Now, present the conversation to the LLM and see what it responds

In [None]:
from langchain_core.output_parsers import StrOutputParser

chain = {"context": retriever | RunnableLambda(format_message), "question": RunnablePassthrough()} | conversation_template | llm | StrOutputParser()

print(chain.invoke("What is this paper about?"))

We can customize the prompt to get additional details, such as quoting the source of the information from which it drew the conclusion from

In [None]:
conversation_template = ChatPromptTemplate([
    ("system", """You will look at the following passages and reply to the question using only and only the information present in the following documents.
         You will not refer to the information, just write the answer. After you give the answer, cite the section from which you read it.
         If the information requested is not present in the documents or if the question can not be answered using the documents as context, just say that you can't answer the question
         ```{context}```
         """),
    ("human", """Question: ```{question}```
    Answer: """)
])

chain = {"context": retriever | RunnableLambda(format_message), "question": RunnablePassthrough()} | conversation_template | llm | StrOutputParser()

print(chain.invoke("What is this paper about?"))

In [None]:
pprint(chain.invoke("Give me the summary of this work"))

In [None]:
pprint(chain.invoke("What are the elements of the transformer architecture?"))

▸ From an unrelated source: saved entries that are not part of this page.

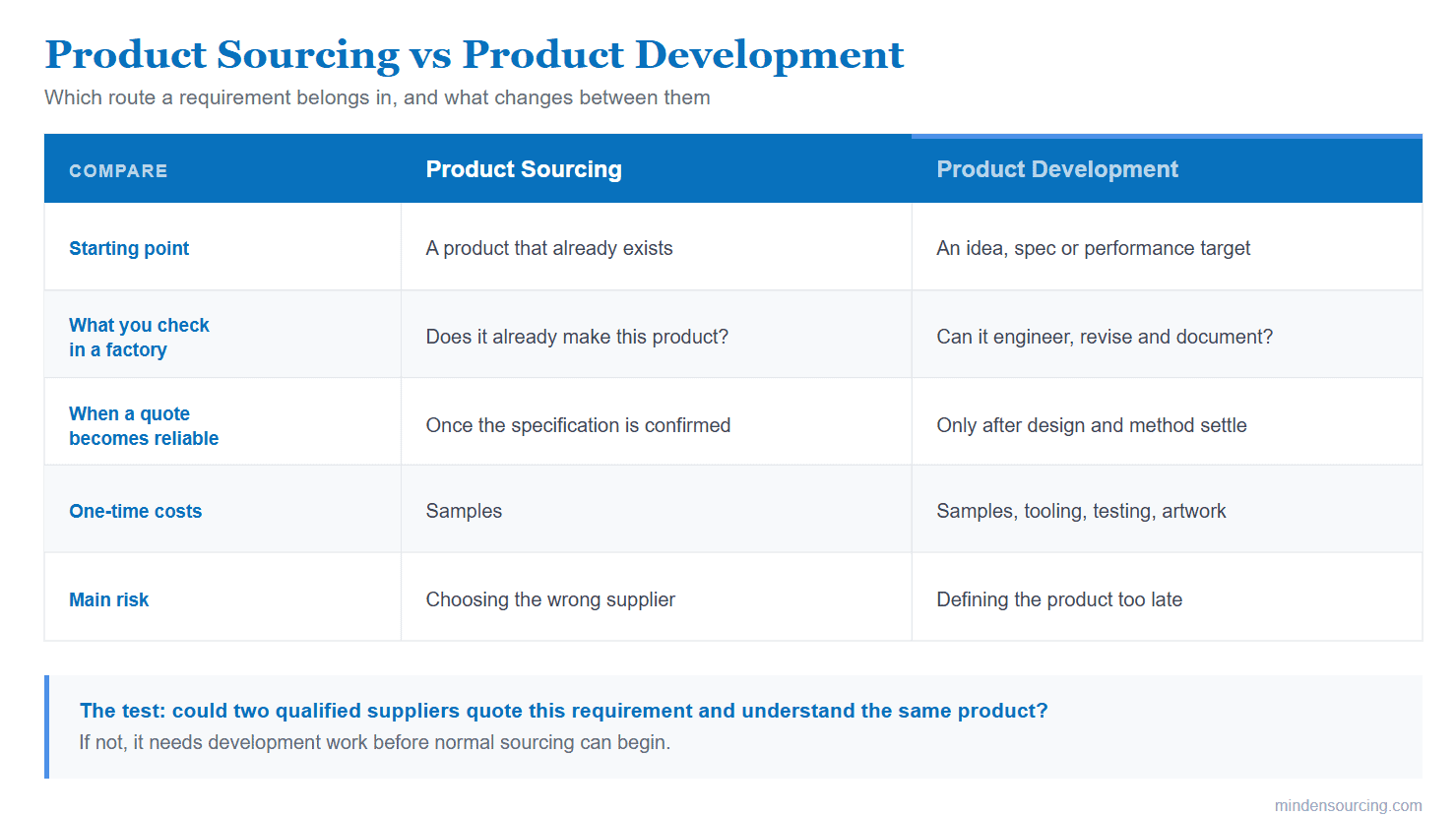 Product Sourcing vs Product Development

Which route a requirement belongs in, and what changes between them

| COMPARE | Product Sourcing | Product Development |
|---|---|---|
| Starting point | A product that already exists | An idea, spec or performance target |
| What you check in a factory | Does it already make this product? | Can it engineer, revise and document? |
| When a quote becomes reliable | Once the specification is confirmed | Only after design and method settle |
| One-time costs | Samples | Samples, tooling, testing, artwork |
| Main risk | Choosing the wrong supplier | Defining the product too late |

The test: could two qualified suppliers quote this requirement and understand the same product?

If not, it needs development work before normal sourcing can begin.

mindensourcing.com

## Optional: Build a Gradio interface for our RAG pipeline

In [None]:
%load_ext gradio

In [None]:
%%blocks

import gradio as gr

# We need a function that calls our langchain pipeline

def rag(question):
  return chain.invoke(question)

demo = gr.Interface(
    fn=rag,             # Here, we are wiring the function to the interface
    inputs=["text"],      # Specify the input types
    outputs=["text"],     # Same, for output
)

There you go.
Each RAG application has its own details and nuances. There is no good "one size fits all" solution. Instead, it depends heavily in my design choices.

This notebook provides a good starting point to implement your own RAG pipeline.